Upper Loft Meditation - Romans 7
June 12, 2007 · Print This Article
“I do not understand what I do,” cries out Paul in Romans 7:15. “For what I want to do, I do not do, but what I hate to do I do”.
This is a constant human predicament with seemingly unlimited mileage! We use this passage to peer deep into our soul’s closet, as we should, but it also sometimes taints and colors our nobler intentions.
How many of us have been overwhelmed by the sheer daily nature of life or the seeming impossibility of the Great Commission ? We’re constantly overwhelmed by the stubbornness of broken relationships, destructive lifestyle choices, and the downright raw human decay of society we see every day. Those of us in the office, and the many volunteers who took the time to help judge this year’s essay contest on “Compassion and the Working Child” were able to get a an eye-full huge gaping window view into the depravity that is child labor. Yet, many of us still are very adept and skillful at distancing ourselves from the victims of such destruction.
It is overwhelming to accept that judgment is righteous upon crass indifference, self-centeredness and a weak display of spirituality in our daily lives. We’re overwhelmed when it seems that our years spent in passionate and sacrificial commitment to a cause - the kingdom of God - barely warrants two minutes in the pulpit of a church or only two lines in the back of the bulletin.

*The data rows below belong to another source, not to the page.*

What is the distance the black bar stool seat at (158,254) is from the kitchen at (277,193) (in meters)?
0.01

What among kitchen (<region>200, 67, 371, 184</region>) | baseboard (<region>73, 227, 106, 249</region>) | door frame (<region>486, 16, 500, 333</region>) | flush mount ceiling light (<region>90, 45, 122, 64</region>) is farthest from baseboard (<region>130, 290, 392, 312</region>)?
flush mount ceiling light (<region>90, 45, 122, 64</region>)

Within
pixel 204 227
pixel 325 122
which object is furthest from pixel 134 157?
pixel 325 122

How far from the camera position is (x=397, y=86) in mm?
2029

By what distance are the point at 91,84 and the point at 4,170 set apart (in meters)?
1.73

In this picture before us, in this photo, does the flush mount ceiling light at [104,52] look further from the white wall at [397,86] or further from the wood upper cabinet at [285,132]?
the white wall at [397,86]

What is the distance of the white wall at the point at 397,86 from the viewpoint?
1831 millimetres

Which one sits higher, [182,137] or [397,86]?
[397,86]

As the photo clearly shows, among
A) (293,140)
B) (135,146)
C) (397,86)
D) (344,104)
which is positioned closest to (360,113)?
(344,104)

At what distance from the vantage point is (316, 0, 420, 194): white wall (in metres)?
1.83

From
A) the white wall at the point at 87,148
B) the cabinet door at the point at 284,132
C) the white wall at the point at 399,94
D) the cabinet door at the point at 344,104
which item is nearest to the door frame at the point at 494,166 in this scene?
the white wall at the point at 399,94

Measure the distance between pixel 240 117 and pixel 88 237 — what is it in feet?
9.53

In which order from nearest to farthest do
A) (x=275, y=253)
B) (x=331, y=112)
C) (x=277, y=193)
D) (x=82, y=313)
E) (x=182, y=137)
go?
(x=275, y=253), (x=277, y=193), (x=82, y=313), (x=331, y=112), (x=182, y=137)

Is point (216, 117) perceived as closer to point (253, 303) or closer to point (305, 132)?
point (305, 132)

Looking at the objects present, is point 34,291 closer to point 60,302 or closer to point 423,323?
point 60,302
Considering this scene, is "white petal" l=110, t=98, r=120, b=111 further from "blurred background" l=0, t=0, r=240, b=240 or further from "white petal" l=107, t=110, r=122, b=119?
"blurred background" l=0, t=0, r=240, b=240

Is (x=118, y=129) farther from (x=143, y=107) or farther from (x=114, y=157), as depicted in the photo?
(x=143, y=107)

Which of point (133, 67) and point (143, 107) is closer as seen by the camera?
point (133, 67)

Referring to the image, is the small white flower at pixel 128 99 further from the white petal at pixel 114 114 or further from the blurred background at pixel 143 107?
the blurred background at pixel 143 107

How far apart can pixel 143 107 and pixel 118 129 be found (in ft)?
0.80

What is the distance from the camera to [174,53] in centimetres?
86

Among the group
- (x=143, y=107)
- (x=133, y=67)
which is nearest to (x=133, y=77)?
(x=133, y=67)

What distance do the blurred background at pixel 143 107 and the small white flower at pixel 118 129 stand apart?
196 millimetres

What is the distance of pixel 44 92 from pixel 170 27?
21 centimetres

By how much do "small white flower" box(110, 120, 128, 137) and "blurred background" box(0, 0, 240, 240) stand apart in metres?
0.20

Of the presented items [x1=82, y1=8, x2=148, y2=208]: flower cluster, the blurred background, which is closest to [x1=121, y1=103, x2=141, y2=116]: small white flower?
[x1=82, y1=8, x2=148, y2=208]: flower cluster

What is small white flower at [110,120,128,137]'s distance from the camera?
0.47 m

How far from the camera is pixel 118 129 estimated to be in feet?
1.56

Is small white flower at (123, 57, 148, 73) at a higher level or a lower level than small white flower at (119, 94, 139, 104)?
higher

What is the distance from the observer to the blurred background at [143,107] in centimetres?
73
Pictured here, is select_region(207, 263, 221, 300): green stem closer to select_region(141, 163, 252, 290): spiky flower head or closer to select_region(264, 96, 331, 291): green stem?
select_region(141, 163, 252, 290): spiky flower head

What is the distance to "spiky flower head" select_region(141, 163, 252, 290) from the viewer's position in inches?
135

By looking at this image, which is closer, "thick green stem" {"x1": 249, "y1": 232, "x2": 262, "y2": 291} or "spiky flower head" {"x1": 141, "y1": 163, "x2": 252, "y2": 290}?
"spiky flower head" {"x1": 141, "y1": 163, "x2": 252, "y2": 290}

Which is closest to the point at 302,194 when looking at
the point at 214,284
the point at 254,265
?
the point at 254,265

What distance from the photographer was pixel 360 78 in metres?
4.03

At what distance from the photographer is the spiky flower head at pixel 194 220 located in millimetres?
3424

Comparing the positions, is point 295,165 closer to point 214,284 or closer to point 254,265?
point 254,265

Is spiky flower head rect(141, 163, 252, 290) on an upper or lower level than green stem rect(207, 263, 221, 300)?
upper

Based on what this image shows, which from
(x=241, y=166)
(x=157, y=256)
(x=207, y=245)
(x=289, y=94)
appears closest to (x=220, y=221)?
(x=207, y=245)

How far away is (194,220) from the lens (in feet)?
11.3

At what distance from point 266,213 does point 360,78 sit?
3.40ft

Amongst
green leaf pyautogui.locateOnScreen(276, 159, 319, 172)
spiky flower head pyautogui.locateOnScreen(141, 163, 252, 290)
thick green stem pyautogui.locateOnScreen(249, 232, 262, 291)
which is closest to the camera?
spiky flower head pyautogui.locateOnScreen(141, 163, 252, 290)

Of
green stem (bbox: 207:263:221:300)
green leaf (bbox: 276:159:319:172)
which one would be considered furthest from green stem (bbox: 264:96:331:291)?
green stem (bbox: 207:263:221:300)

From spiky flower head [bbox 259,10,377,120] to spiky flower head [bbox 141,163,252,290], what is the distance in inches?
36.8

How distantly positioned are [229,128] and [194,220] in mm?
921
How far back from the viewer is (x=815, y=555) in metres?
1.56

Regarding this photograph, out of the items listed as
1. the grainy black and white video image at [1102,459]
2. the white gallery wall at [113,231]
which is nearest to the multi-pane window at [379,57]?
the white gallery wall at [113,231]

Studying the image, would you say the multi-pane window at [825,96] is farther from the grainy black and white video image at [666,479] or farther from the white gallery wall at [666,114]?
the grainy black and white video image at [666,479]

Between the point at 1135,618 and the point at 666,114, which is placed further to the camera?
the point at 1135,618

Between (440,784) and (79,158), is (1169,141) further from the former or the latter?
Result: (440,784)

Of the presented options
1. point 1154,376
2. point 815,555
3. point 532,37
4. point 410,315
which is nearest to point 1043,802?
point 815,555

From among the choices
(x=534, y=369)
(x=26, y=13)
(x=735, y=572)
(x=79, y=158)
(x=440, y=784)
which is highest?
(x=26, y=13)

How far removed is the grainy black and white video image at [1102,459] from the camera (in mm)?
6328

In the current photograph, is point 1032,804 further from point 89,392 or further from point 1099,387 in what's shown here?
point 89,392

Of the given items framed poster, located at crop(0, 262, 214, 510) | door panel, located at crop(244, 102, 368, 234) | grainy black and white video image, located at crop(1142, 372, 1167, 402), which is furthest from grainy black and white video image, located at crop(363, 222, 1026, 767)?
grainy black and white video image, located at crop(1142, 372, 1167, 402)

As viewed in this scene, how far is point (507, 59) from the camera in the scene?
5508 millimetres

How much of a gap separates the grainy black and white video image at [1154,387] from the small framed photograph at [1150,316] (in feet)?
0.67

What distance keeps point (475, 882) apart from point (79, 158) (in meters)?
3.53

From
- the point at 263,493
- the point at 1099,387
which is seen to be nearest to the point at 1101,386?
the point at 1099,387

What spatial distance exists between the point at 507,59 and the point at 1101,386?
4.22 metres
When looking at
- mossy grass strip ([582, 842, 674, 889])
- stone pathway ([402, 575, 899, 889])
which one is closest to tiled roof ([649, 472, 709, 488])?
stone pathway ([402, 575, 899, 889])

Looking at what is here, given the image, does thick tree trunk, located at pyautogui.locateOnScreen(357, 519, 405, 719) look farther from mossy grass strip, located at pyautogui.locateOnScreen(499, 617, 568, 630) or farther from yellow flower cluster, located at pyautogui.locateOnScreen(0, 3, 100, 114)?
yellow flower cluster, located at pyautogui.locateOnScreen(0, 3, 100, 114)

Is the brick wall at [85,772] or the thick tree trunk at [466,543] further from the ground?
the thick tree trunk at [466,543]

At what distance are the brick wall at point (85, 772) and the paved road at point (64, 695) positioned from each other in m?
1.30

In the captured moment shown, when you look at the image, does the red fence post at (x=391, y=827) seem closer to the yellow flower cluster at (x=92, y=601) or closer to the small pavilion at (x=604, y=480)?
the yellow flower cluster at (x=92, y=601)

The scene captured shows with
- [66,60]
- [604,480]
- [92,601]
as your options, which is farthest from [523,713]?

We’re overwhelmed to realize that we ourselves blame this ’cause’ for anemic commitments as friends, spouses and parents. Forget stopping to smell the roses; with our utilitarian eyes we don’t even see the roses. Utterly focused on doing, we have lost touch with being. In these areas and more, it’s easy to be overwhelmed.
Why then are we so seldom overwhelmed with all that God is?
“What I want to do, I do not do, but what I hate, I do.” We’ve nailed it when preaching or singing about Him but, mano a mano, when it all comes down to it, with all that weighs us down in life, something is lost in translation. That something just might be what Francis Schaeffer called “the mannish-ness of man”: our humanity. If only we all could, as Dietrich Bonhoeffer urged, “give up the foolish task of trying to be saints, and get on with the more important task of trying to be human.”